Si l’on place l’Accord du 13 août 2007 au centre du dispositif de sortie de crise, avec comme annexe 1 les Accords de Syrtes du 25 octobre 2007 pour les politico-militaires de tous bords, il restera la racine du problème à discuter, à savoir la définition politique et consensuelle du profil d’une Armée Nationale et Républicaine véritable et les mécanismes contraignants pour sa mise en œuvre avant la fin du mandat actuel, avec une implication forte de la Communauté internationale. Voilà, à notre humble avis les éléments clés de la sortie de crise !

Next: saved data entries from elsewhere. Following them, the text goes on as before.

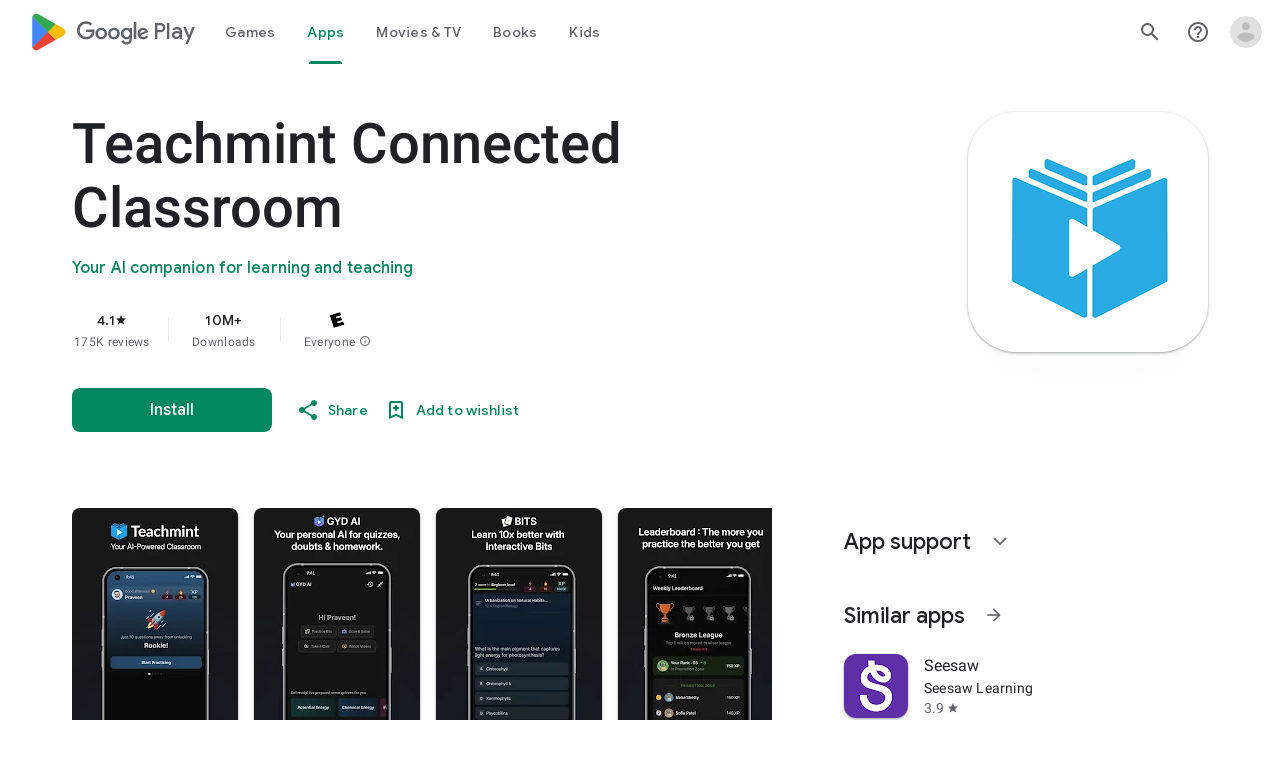

--- FILE ---
content_type: text/plain; charset=utf-8
request_url: https://play.google.com/play/log?format=json&authuser&proto_v2=true
body_size: -435
content:
["900000","1768933116970"]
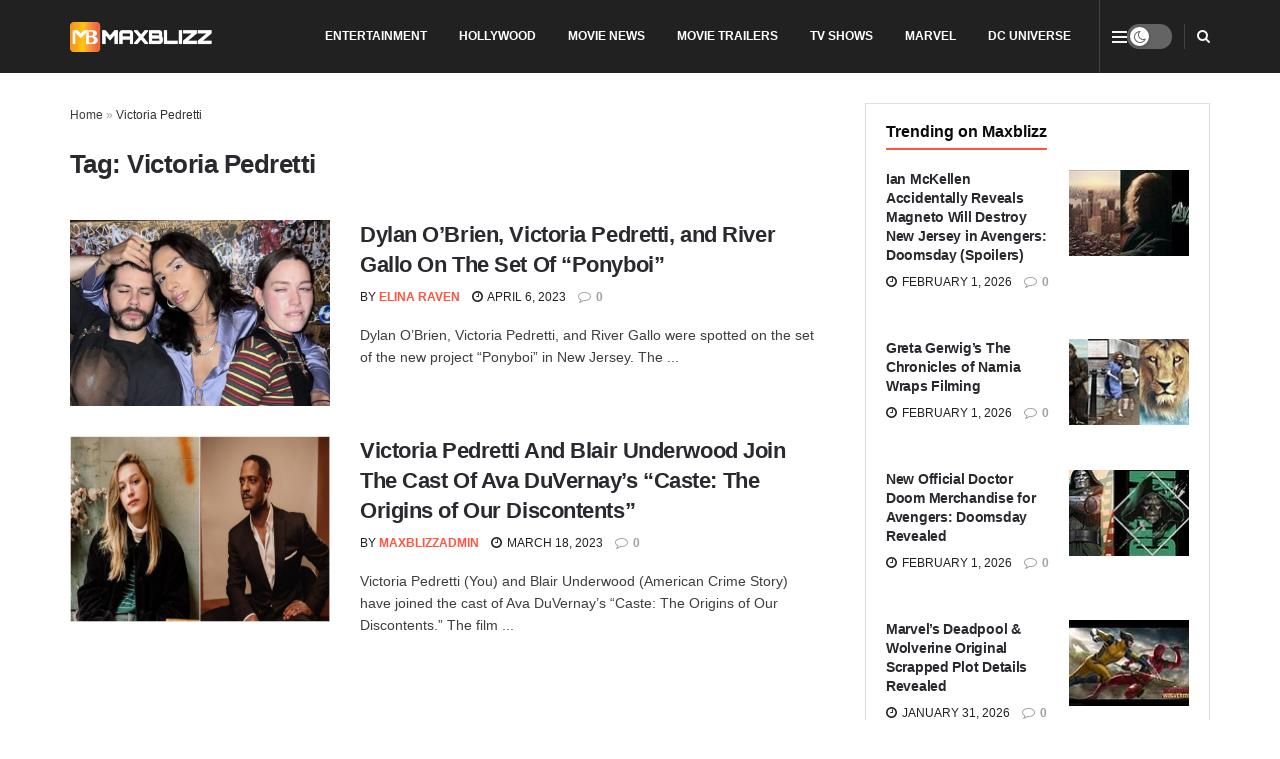

--- FILE ---
content_type: application/javascript; charset=utf-8
request_url: https://fundingchoicesmessages.google.com/f/AGSKWxXEd9fm4GhQ4ZFH6OMuW9Kh0ECyVe7NYtfo3geN5KWKBhc8ZOaOEw1UrthCqMoRV_PIvblAaJXGGuZDyxVdu8lD0cqgpNReobrBnCv2N4tgxkgGkPacJ-7qy2lI4wkhd2rt5roPpNPwMlcOjkWyhX4CzQ1T_NBAZ0ng3cfM49fI-7H2EDWO8l1nMYls/_.com/?wid=/internAds./advertisement1./googleadhp./ad_show?
body_size: -1285
content:
window['7450ff08-c4a1-4e58-a6cf-efd151166737'] = true;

On est habitué aux rififis tchadiens : un dialogue inclusif précipité étalera au grand jour les supercheries et les perfidies, en plus de cette capacité incroyable de diaboliser ; aucune solution miracle qui n’aie été déjà proposée auparavant et, à la fin du spectacle le meilleur : une course effrénée et sans pitié pour les postes dans les organes retenus. Peu importe le prix des crises qui surviendront pour les populations, les bonus de morts, les nouveaux déplacés et exilés, les casses du patrimoine administratif des villes!… Nul n’imagine à ce point combien les acteurs publics devraient avoir comme problème de conscience ? Alors, face à face, yeux dans les yeux une fois encore, pourquoi pas ?

Nous souhaitons nous tromper pour une fois dans notre analyse, mais seul Dieu fera en sorte que les uns et les autres soient réellement au rendez-vous de la paix et de la justice ! La déchirure de février dernier semble plus profonde qu’en 1979 et, en plus des faits de l’état d’urgence, aura de graves conséquences sur la vie publique à court et à moyen terme. Il faut que les uns et les autres en prennent conscience et évoluent dans leur vision du pays, sinon la chute collective dans le gouffre somalien sera irrémédiable au prochain couac ! Si la griffe de l’état d’exception ne nous emporte pas, nous sommes toujours disposés aux échanges francs avec ceux qui le souhaitent et qui aiment réellement le Tchad.